Activity
Report back every line in the data that includes the string "charset".

=== Data to process ===

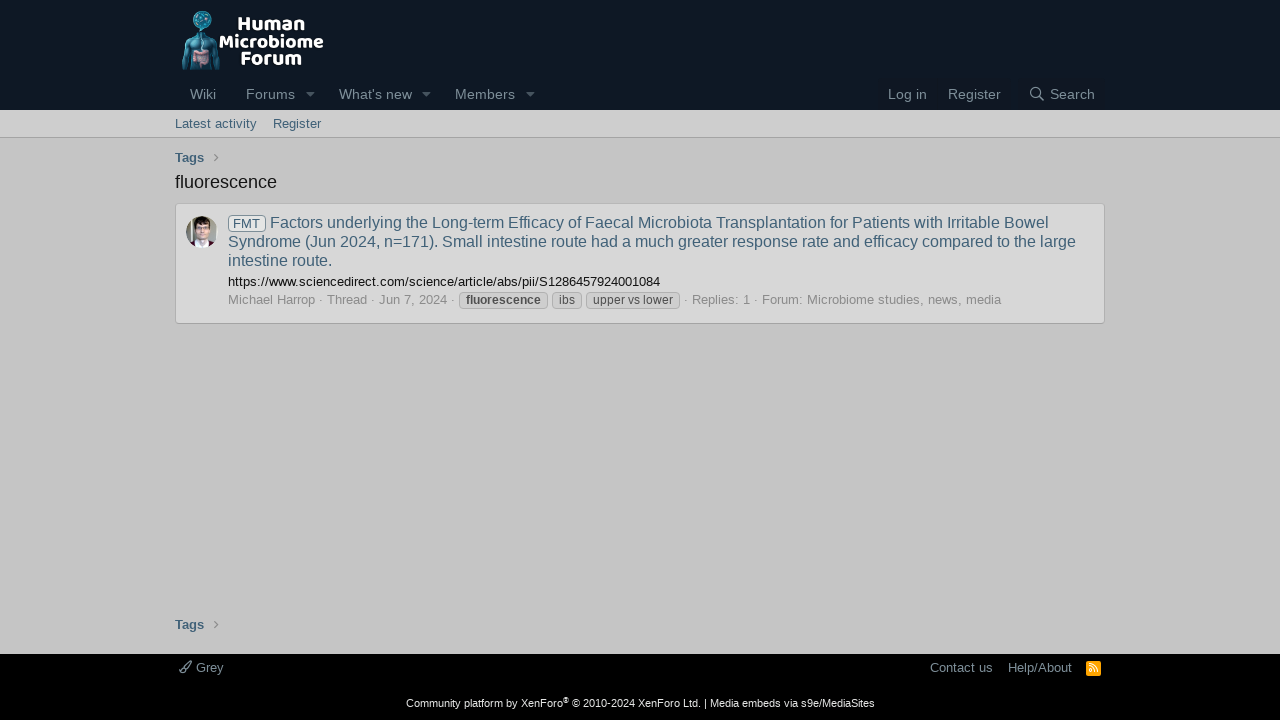

--- FILE ---
content_type: text/css; charset=utf-8
request_url: https://forum.humanmicrobiome.info/css.php?css=public%3Aextra.less&s=2&l=1&d=1769583450&k=5bb8d6ad4ff50ed5fae669dbedea09e7e9017936
body_size: 720
content:
@charset "UTF-8";

/********* public:extra.less ********/
.structItemContainer-group--sticky{border-bottom:7px solid;color:#c0c0c0}.structItemContainer-group--sticky{background-color:#e4e5e4}.structItemContainer-group--sticky .structItem-title a:link,.structItemContainer-group--sticky .structItem-title a:visited{color:#406178}a.link{text-decoration:underline}.node-stats{display:none}.node-meta{display:none}.node-title{margin:0;padding:0;font-size:14px;font-weight:400}.node-extra .avatar img:not(.cropImage){text-indent:100%;overflow:hidden;white-space:nowrap;word-wrap:normal;display:block;border-radius:inherit;width:70%;height:70%}.structItem-title{font-size:15px}.p-title-value{font-size:18px}.scPrefixList .label{font-size:90%}.message-fields:last-child .pairs.pairs--columns{display:none}.fr-btn.fr-active:not(.fr-disabled){background-color:#c5c5c5}[data-cmd="clearFormatting"]{color:red !important}[data-cmd="bold"]{color:#000099 !important}[data-cmd="fontSize"]{color:green !important}[data-cmd="strikeThrough"]{color:black !important}[data-cmd="paragraphFormat"]{color:#bc6103 !important}[data-cmd="xfList"]{color:#00b3b3 !important}[data-cmd="formatUL"]{color:#00b3b3 !important}[data-cmd="insertLink"]{color:#3A0FFF !important}[data-cmd="xfQuote"]{color:#7e4002 !important}[data-cmd="xfInlineSpoiler"]{color:cadetblue !important}[data-cmd="xfSpoiler"]{color:#8ac7db !important}[data-cmd="undo"]{color:brown !important}[data-cmd="redo"]{color:brown !important}[data-cmd="textColor"]{color:purple !important}[data-cmd="insertImage"]{color:cadetblue !important}[data-cmd="xfMedia"]{color:#008AD8 !important}[data-cmd="insertVideo"]{color:#008AD8 !important}.fr-box.fr-basic .fr-element{padding:10px}.bbCodeInline{font-size:100%}.fr-view code{font-size:100%}.fr-view blockquote{font-size:100%}.bbCodeBlock{font-size:100%}.bbCodeBlock.bbCodeBlock--quote .bbCodeBlock-content{font-size:100%}.bbCodeCode{font-size:100%}.p-description{color:#1a1a1a}.pairs.pairs--justified>dt{float:left;max-width:100%;margin-right:1px}.message-cell{display:block;vertical-align:top;padding:5px}.message-userExtras{font-size:11px}@media (min-width:650px){.message-user{position:-webkit-sticky;position:sticky;top:37px}.message-user .message-userArrow{right:-6px}}@media (max-width:480px){.block-outer:not(.block-outer--after) .pageNavWrapper:not(.pageNavWrapper--forceShow){display:block}.block-outer-main,.block-row-main{float:left}.block-outer-opposite,.block-row-opposite{float:right}}@media (min-width:650px){.structItem-parts>li:nth-child(even){color:inherit}.structItem-cell.structItem-cell--meta{display:none}.structItem-cell.structItem-cell--latest{display:none}}@media (max-width:650px){.crbtt-latest{display:none !important}.crbtt{display:none !important}}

===

Answer section
content_type: text/css; charset=utf-8
@charset "UTF-8";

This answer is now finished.